- EXCERPT PROVIDED -
========================================
Paper Review: BiomedGPT: A Unified and Generalist Biomedical Generative Pre-trained Transformer for Vision, Language, and Multimodal Tasks

Paper link

Code link

Main image

The paper introduces a new model called BiomedGPT (Biomedical Generative Pre-trained Transformer). BiomedGPT is designed to handle various types of biomedical data and perform a range of tasks by using self-supervision on large and diverse datasets. The experiments conducted show that BiomedGPT outperforms most previous state-of-the-art models across five different tasks and 20 public datasets, covering 15 unique biomedical modalities. The authors also demonstrate the effectiveness of their multi-modal and multitask pretraining approach in transferring knowledge to new and unseen data. The paper represents a significant advancement in developing unified and versatile models for biomedicine, with the potential to improve healthcare outcomes.

BiomedGPT Pipeline

Architecture selection

BiomedGPT model

The proposed BiomedGPT model adopts an encoder-decoder architecture, which effectively maps various modalities into a unified semantic representation space and handles diverse tasks.

BiomedGPT is designed based on the BART architecture, a sequence-to-sequence model with a BERT-style encoder and a GPT-style decoder. The authors make architectural changes to improve convergence efficiency and stability in pretraining: they add normalization operations, incorporate absolute and relative position embeddings for text and images, and implement decoupling to separate position correlation. These modifications enhance the model’s ability to encode positional information and handle different modalities.

Input/Output Unification

BiomedGPT model processes inputs with various modalities, including images, language, and bounding boxes. To achieve a unified representation, the model applies CNN backbones to extract image features and ResNet modules to map images into a sequence of patches. For linguistic inputs, byte-pair encoding (BPE) is used for subword tokenization.

To handle diverse modalities without relying on task-specific output structures, the model represents them with tokens from a finite vocabulary. Frozen image quantization and object descriptor techniques are used to discretize images and objects. Text outputs, such as object labels and summarizations, are represented with BPE tokens. The image is encoded into a sparse sequence to reduce its representation length, and bounding boxes are expressed as sequences of location tokens.

Natural Language as a Task Manager

Inspired by previous literature on prompt/instruction learning, the model specifies each task with a handcrafted instruction to eliminate task-specific modules. BiomedGPT supports various task abstractions, including vision-only, text-only, and vision-language tasks.

During pretraining, the model performs tasks such as masked image modeling (MIM) and image infilling, where it recovers masked patches in images by generating corresponding codes (What is the image in the middle part?). It also learns object detection by generating bounding boxes of objects in images (What are the objects in the image?). For the text-only task, the model utilizes masked language modeling (MLM) where it predicts masked words in sentences (What is the complete text of ‘A case of oral anaphylaxis’ ?). Additionally, BiomedGPT tackles multi-modal tasks like image captioning (What does the image describe?) and visual question answering (VQA).
========================================
- EXTRACTED MATERIAL -
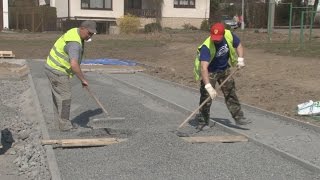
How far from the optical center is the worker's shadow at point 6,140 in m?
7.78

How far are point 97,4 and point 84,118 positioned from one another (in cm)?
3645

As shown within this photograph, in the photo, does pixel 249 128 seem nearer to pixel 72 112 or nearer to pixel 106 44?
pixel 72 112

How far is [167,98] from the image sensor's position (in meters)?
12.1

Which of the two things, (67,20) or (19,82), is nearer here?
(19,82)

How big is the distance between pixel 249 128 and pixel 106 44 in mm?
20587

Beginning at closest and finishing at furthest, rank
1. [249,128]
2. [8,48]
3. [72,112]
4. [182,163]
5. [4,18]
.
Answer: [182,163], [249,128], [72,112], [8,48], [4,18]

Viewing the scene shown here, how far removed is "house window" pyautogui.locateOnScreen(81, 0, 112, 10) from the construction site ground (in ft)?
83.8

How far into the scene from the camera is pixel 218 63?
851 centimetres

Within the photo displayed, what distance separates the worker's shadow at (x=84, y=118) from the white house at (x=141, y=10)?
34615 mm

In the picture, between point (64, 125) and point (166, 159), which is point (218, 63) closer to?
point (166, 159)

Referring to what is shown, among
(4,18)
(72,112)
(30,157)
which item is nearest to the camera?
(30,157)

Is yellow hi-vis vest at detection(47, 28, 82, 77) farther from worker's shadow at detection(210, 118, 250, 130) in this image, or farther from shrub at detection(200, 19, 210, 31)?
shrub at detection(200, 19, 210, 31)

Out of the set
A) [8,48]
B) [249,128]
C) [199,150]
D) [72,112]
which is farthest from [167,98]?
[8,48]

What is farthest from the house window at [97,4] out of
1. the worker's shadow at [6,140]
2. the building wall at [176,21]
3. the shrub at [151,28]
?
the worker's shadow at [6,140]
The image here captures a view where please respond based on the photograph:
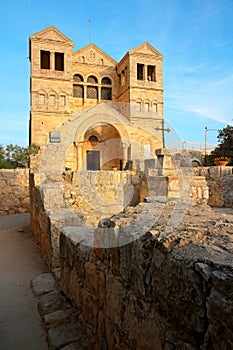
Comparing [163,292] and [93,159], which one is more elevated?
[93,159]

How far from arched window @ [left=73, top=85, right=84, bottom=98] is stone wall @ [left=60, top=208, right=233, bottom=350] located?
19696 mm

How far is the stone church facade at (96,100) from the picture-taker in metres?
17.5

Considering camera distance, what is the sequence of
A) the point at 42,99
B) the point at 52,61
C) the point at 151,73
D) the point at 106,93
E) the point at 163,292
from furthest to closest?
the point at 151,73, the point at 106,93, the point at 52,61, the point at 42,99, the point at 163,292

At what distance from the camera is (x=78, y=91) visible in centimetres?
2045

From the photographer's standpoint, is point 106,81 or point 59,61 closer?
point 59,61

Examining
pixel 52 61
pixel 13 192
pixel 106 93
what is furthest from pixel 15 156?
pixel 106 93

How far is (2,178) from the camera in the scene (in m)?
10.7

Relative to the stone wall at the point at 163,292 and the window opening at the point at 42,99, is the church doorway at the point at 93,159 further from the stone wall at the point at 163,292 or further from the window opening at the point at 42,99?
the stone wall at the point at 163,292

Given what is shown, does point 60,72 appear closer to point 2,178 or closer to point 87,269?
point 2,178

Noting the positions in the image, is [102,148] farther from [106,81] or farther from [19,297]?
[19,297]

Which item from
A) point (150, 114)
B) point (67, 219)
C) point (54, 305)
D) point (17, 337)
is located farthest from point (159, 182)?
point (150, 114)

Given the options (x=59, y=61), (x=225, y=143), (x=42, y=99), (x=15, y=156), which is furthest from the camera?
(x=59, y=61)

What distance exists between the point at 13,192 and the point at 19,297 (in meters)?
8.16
========================================
- EXERCISE TASKS -
A - From the BiomedGPT paper review, extract the passage from "BiomedGPT Pipeline" up to and including "handle different modalities.".
B - In the BiomedGPT paper review, which architecture is BiomedGPT based on?
C - Carry on the BiomedGPT paper review from its last sentence.

- ANSWERS FOR THE TASKS -
A -
BiomedGPT Pipeline

Architecture selection

BiomedGPT model

The proposed BiomedGPT model adopts an encoder-decoder architecture, which effectively maps various modalities into a unified semantic representation space and handles diverse tasks.

BiomedGPT is designed based on the BART architecture, a sequence-to-sequence model with a BERT-style encoder and a GPT-style decoder. The authors make architectural changes to improve convergence efficiency and stability in pretraining: they add normalization operations, incorporate absolute and relative position embeddings for text and images, and implement decoupling to separate position correlation. These modifications enhance the model’s ability to encode positional information and handle different modalities.

B - BiomedGPT is based on BART, a sequence-to-sequence model with a BERT-style encoder and a GPT-style decoder.

C -
During fine-tuning and inference, the model extends its capabilities to tasks beyond pretraining, including image classification, text summarization, and natural language inference. Specific instructions are provided for each task to guide the model’s behavior and predictions.

Generative Pretraining via Seq2seq

Autoregressive or sequence-to-sequence (seq2seq) modeling is widely used in sequential tasks, including large language modeling. In the case of BiomedGPT, the model’s architecture is parametrized by θ, and it is trained autoregressively using the chain rule.

BiomedGPT incorporates both linguistic and visual tokens in its input sequence, such as subwords, image codes, and location tokens. Subwords are obtained using a byte-pair encoding (BPE) tokenizer, and during the masked language modeling (MLM) task, 30% of the subword tokens are masked. For the object detection (OD) task, location tokens are generated using Pix2Seq conditioned on observed pixel inputs. Biomedical images undergo preprocessing using VQ-GAN for quantization, involving removal of trivial backgrounds, cropping to the object of interest, resizing, and generating sparse image codes as the target output for the masked image modeling (MIM) task. Vision-language tasks follow a similar tokenization process.

During fine-tuning, the model continues to utilize seq2seq learning, but with different datasets and tasks.

Autoregressive Inference

Beam search

To enhance generation quality and address challenges in classification tasks, such as unnecessary optimization of the entire vocabulary and the generation of invalid labels, a beam search strategy incorporating a prefix tree (trie) is applied. This strategy limits the number of candidate tokens and improves the efficiency and accuracy of decoding. During trie-based beam search, BiomedGPT sets logits for invalid tokens to -∞, ensuring that only valid tokens are considered. The trie-based search approach is also employed during the validation phase of the fine-tuning stage to accelerate the process, resulting in a significant increase in speed according to experiments conducted by the authors.


The models are pre-trained with 10 Nvidia A5000 GPUs and mixed precision, except for the models used for fine-tuning downstream tasks.

Results on Unimodal Datasets

The authors conducted experiments on three unimodal tasks using 14 datasets. For the image classification task on MedMNIST v2, their BiomedGPTBase model achieved state-of-the-art accuracy on 9 out of 10 image-only datasets, with a small performance gap observed on RetinaMNIST, which was originally designed for regression.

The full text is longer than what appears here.